Девиация. Часть первая «Майя» | страница 28
Возле автобуса, не обращая внимания на любопытных отъезжающих, Майя не таилась, не разрывала рук, как бы заявляла: «Да! это мой парень! Он занят!». А когда заходила в салон, повисла на нижней ступеньке, обняла меня за шею и поцеловала в губы.
Я совсем обалдел от девичьей смелости – меня ещё никто никогда не обнимал ТАК, при людях!
Заколдованный невозможной реальностью, ещё чувствуя на губах вкус девичьих губ, я видел, как на экране автобусных окон Майя пробирается тесным проходом, садится, а затем посылает воздушные поцелуи сквозь запылённое стекло, которое превращает её в иллюзию, обрамляет золотым ореолом из листьев отражённого клена.
Глава четвертая
Сентябрь – октябрь 1991, Городок
Столичная кутерьма докатывалась до наших окраин, внесла разлад в размеренную провинциальную жизнь.

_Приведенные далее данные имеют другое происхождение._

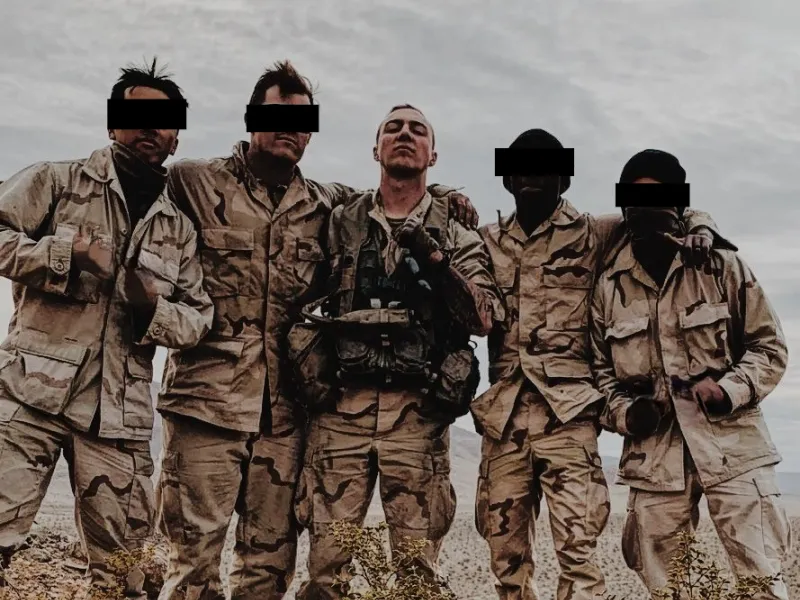 A group of soldiers pose for a picture during a training exercise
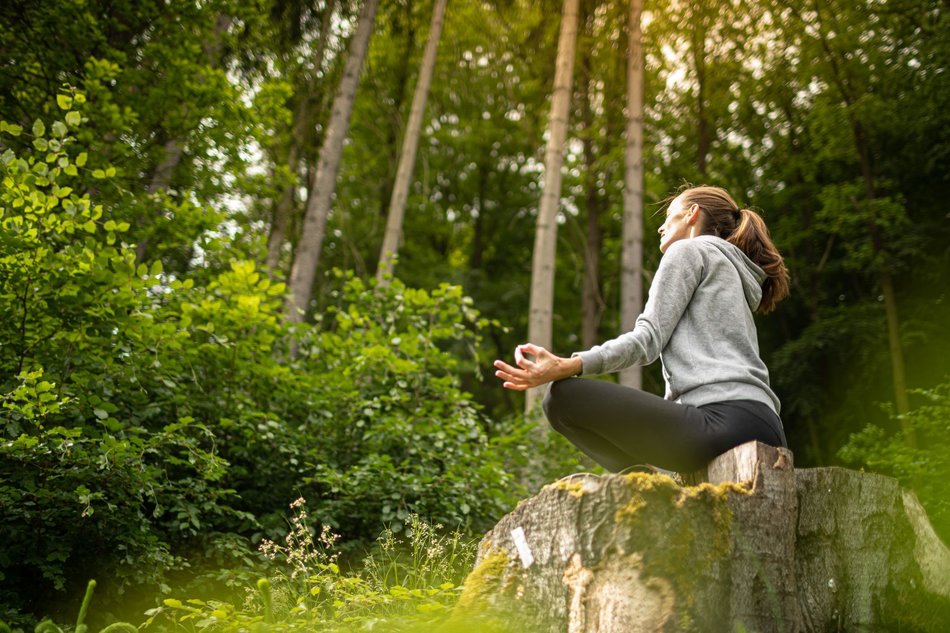 Eine Frau meditiert auf einem Baumstumpf im Wald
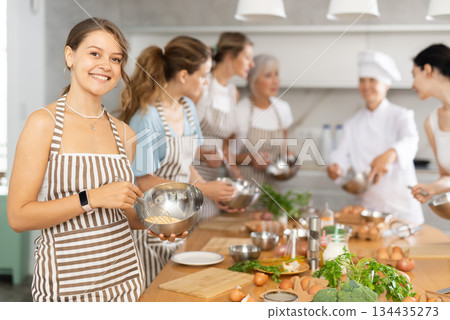 Young woman holding bowl in her hands Young woman holding bowl in her hands 134435273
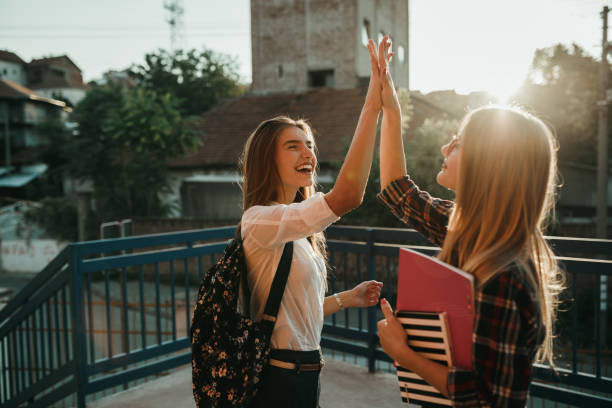 affascinanti studentesse adolescenti che festeggiano nel cortile della scuola - studente di scuola secondaria allievo foto e immagini stock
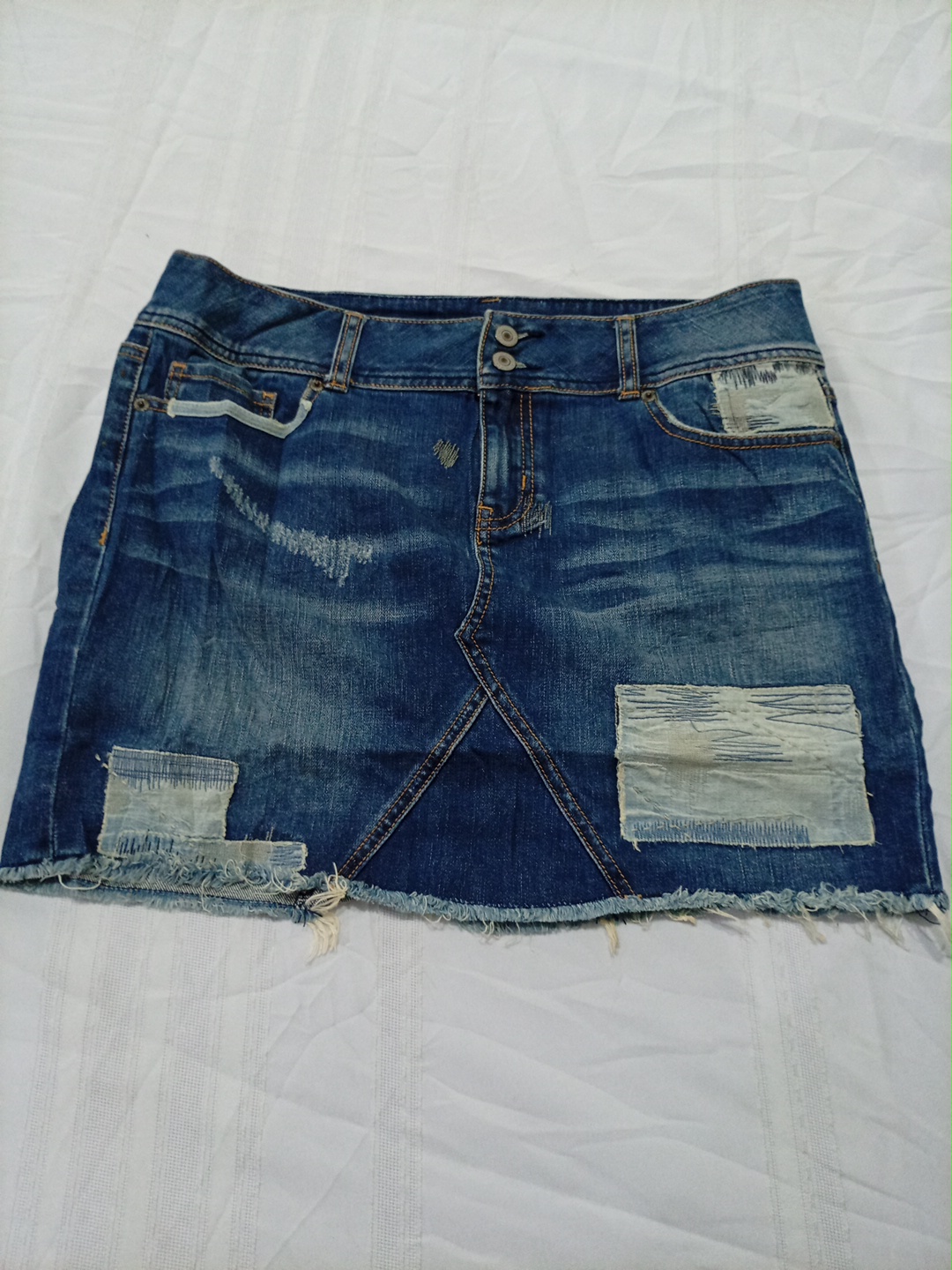 Mini-jupe en denim usé avec des patchs par London ..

В начале октября собрали бюро райкома Комсомола, в которое входил и я. Первый секретарь со скорбным лицом озвучил: на Чрезвычайном съезде ВЛКСМ постановили, что Комсомол выполнил историческую задачу и прекращает существование, а его преемниками станут республиканские союзы молодёжи.
Все о том слышали из телевизора, потому не очень удивись. Будем свой национально-сознательный Комсомол строить – молодёжь стране нужна. Оказалось – не нужна. Из Киева пришла директива, что после запрета КПСС, смысла в существовании её «младшего брата» нет.
Функционеры обмерли, запричитали, но мне было всё равно. Я тяготился комсомольскими заседаниями, вечной говорильней о членских взносах и агитации безразличной молодёжи, для которой проблема субботней выпивки была неизмеримо важнее проблем мировой революции. К тому же, попал я в райком случайно, заплатив несоразмерную цену, после чего, видимо, и стал убежденным идиотом.
Через некоторое время двухцветным флагом накрылось пионерское Прекрасное далёко.
Новый директор школы, присланный из области в начале учебного года, в вышиванке, с лицом показушного незалежника, ещё в сентябре негодовал по поводу оформления кабинета истории, а особенно – пионерской комнаты. Распорядился портреты Ленина убрать и повесить «наше всё» – Тараса Григорьевича. А тот в одном экземпляре, в кабинете украинского языка. Я распоряжение игнорировал, впоследствии чего был оплеван в порыве справедливого гнева. Пришлось вести уроки «под гвоздём», так как «нашего всего» не хватило на всех.
Хуже вышло с пионерской комнатой, со стен которой я отказался снять портреты пионеров-героев (не за идею, поскольку мирских идей не имел – назло директору). Узнав о моём упорстве, тот пригрозил комнату, как рассадник крамолы, у меня отобрать, содержимое выбросить, а там устроить кабинет народоведения. И закрепить за ним учителя истории, но не меня, потому как горе-педагогу с комуняцкими убеждениям, отравителю неокрепших детских душ, нет места в национальной школе.